Rhetoric, writing minor to be offered in fall 2011

Millions of Americans are writing regularly every day, according to a 2009 report from the National Council of Teachers of English. Advancements in technology now require people to have a wider range of writing skills to communicate. Emails, text messages, and Facebook and Twitter posts are rapidly affecting the way we share and exchange information in our social and professional lives.

Few people, however, notice how prominent and significant writing has become to everyday life.

A new rhetoric and writing minor, to be offered at RIC this fall, will examine new forms of technological writing and prepare students for writing situations they will encounter both at and beyond college, said Michael Michaud, assistant professor of English at RIC, who created the new minor.

The minor is one of two (the other being creative writing) that has replaced the old writing minor.

“We want [the rhetoric and writing minor] to pay attention to the role that writing plays in the 21st century globalized world,” said Michaud.

Though many courses at RIC require writing, it is often ancillary to the subject matter, said Michaud. Courses for the rhetoric and writing minor, however, will connect classroom writing to real-world situations.

The minor will focus on the development of writing skills, and present an opportunity for students who are interested, regardless of their major, to practice and enhance those skills to their fullest potential.

“We start from the idea that we all are writers,” said Michaud. “We don't want people to be intimidated.”

Becky Lynn Caouette, director of the writing program, and Jennifer Cook, assistant professor of English at RIC, also helped to create the rhetoric and writing minor.

Michael Michaud
Michaud and his colleagues believe the new minor will help students to navigate and communicate through online spaces, something that hed said is beneficial to students across majors, and will be invaluable in their future careers.

“You have to question, what do you need to be able to do or know to participate as a citizen in a globalized world and a democracy?” asked Michaud. The answer, he said, is writing.

The rhetoric and writing minor will also offer an expansion of new and updated course offerings.

A new Studies in Composition (ENGL 378) course will be offered in the fall, and will require students to analyze constructs about writing processes and determine how they relate to the globalized world.

Two English courses, previously known as Business Writing and Expository Writing, have been revised for the rhetoric and writing minor, and will be taught this fall.

Business Writing, now Writing for Professional Settings (ENGL 230), will provide instruction in professional communication and help students to begin “thinking about the role of workplace writing in people's lives,” said Michaud.

Expository Writing has been changed to Writing for Digital and Multimedia Environments (ENGL 231). In this course, students will learn about the production and consumption of multimedia communication. This is the first English course at RIC focusing specifically on multimedia writing, said Michaud.

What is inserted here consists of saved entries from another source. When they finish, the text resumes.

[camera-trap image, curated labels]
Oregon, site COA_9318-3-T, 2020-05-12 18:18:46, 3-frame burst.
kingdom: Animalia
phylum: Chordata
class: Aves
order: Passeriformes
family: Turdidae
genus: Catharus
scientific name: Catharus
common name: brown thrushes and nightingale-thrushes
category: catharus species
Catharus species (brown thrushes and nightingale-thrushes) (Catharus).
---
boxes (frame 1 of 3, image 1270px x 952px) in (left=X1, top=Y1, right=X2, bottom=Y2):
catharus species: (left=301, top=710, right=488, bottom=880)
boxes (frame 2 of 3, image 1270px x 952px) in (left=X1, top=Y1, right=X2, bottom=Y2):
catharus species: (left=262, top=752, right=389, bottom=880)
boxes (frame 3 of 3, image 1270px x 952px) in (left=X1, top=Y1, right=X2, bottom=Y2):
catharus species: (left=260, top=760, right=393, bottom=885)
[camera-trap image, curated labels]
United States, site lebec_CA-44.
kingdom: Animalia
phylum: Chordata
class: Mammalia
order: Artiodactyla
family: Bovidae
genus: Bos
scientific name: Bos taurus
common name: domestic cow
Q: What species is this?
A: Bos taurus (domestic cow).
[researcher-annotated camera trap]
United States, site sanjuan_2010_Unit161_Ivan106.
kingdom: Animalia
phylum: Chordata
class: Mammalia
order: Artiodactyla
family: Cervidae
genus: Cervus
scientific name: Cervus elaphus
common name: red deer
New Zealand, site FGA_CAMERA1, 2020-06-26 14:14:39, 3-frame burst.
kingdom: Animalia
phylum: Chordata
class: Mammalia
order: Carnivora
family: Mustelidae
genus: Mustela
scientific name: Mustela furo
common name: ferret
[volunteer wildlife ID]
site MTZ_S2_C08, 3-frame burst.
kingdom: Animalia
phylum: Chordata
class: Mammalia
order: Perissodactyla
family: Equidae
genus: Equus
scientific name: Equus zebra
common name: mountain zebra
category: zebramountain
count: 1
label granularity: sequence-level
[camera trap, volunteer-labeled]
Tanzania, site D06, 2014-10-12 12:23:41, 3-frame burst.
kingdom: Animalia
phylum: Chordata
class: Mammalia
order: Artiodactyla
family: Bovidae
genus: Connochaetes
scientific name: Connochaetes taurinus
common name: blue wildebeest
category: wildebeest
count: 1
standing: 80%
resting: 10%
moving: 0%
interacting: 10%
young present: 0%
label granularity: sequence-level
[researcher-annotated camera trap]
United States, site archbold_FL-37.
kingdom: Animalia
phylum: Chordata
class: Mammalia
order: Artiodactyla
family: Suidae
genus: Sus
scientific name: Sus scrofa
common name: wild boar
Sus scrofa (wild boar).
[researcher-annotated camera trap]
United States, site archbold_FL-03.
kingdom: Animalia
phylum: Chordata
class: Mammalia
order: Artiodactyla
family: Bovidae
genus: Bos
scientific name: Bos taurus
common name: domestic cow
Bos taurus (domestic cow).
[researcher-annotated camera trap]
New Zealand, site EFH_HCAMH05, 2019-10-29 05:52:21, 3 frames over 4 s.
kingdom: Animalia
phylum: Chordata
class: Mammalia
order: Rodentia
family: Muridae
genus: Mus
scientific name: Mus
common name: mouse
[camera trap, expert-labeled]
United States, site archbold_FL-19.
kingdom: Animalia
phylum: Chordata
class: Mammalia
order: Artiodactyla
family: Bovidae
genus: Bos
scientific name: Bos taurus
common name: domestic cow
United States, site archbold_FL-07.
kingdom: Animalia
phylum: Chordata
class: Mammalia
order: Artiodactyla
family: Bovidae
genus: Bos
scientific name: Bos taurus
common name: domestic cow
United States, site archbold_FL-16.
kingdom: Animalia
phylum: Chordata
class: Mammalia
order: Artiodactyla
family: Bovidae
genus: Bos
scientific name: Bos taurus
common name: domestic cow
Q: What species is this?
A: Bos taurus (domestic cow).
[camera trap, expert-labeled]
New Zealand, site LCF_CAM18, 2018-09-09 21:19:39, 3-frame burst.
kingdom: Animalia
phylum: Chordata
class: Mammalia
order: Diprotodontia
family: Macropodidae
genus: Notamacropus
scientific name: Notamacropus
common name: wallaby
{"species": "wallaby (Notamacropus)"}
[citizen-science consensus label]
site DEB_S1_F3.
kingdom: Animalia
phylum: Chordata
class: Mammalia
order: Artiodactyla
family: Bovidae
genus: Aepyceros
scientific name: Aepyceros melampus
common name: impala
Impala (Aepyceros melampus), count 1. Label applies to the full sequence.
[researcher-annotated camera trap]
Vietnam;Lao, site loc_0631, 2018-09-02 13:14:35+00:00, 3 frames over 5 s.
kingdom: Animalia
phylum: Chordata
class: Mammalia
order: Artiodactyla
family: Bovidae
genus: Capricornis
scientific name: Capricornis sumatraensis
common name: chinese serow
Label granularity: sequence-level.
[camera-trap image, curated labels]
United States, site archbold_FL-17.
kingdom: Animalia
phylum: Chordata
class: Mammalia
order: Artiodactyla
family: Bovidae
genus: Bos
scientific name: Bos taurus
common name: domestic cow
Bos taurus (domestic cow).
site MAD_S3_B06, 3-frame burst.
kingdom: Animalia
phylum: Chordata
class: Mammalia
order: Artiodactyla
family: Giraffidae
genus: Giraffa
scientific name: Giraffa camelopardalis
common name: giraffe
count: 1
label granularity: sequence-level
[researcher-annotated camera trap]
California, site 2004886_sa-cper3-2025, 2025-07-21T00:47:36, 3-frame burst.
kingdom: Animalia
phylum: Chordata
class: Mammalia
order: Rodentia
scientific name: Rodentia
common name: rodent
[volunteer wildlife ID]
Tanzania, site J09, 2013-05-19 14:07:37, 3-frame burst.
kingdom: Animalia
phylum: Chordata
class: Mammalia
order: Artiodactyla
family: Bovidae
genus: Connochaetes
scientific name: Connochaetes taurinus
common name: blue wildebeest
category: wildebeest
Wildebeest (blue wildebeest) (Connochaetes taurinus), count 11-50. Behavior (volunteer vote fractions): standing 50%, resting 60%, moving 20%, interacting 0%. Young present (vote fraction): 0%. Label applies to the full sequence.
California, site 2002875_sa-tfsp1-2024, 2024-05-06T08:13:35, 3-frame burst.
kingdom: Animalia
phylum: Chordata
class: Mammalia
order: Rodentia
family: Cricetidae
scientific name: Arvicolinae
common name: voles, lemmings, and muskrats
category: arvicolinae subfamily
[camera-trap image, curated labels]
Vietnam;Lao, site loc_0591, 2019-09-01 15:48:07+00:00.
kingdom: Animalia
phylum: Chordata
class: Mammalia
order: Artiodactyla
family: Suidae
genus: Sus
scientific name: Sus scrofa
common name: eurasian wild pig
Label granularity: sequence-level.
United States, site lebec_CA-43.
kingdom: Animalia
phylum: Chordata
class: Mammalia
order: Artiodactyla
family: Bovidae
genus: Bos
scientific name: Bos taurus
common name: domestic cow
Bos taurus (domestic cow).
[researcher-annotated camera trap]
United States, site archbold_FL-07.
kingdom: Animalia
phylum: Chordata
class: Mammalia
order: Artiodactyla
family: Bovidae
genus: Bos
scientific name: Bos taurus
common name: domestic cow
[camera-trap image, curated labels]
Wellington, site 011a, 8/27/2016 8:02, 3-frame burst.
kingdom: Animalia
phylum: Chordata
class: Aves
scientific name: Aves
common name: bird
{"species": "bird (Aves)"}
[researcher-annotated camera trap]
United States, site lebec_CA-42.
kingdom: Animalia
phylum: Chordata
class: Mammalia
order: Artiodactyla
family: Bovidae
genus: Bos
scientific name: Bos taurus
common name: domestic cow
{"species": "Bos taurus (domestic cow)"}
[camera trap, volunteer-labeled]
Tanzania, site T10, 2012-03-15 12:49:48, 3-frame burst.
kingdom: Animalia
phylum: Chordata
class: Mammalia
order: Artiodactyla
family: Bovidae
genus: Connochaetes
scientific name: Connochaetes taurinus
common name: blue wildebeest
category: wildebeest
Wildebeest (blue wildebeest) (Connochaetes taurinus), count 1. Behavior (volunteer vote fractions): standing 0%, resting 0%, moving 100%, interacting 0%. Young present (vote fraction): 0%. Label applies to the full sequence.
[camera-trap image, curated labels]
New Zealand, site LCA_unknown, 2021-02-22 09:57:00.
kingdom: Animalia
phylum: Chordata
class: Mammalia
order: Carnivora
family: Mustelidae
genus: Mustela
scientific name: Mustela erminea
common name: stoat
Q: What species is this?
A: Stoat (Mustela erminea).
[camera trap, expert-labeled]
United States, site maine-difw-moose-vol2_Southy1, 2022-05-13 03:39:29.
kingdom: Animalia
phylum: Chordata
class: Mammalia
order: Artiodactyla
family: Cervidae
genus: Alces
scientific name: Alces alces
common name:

Two previously offered English courses are also part of the rhetoric and writing minor: Modern English Grammar (ENGL 433), which will be offered in the summer, and Topics (ENGL 350).

Three other new courses have been created for the minor, and will be available once enough student interest is generated from the courses offered in the fall. New courses include Writing for the Public Sphere (ENGL 232), Studies in Rhetoric (ENGL 379) and Internship in Rhetoric and Writing (ENGL 477).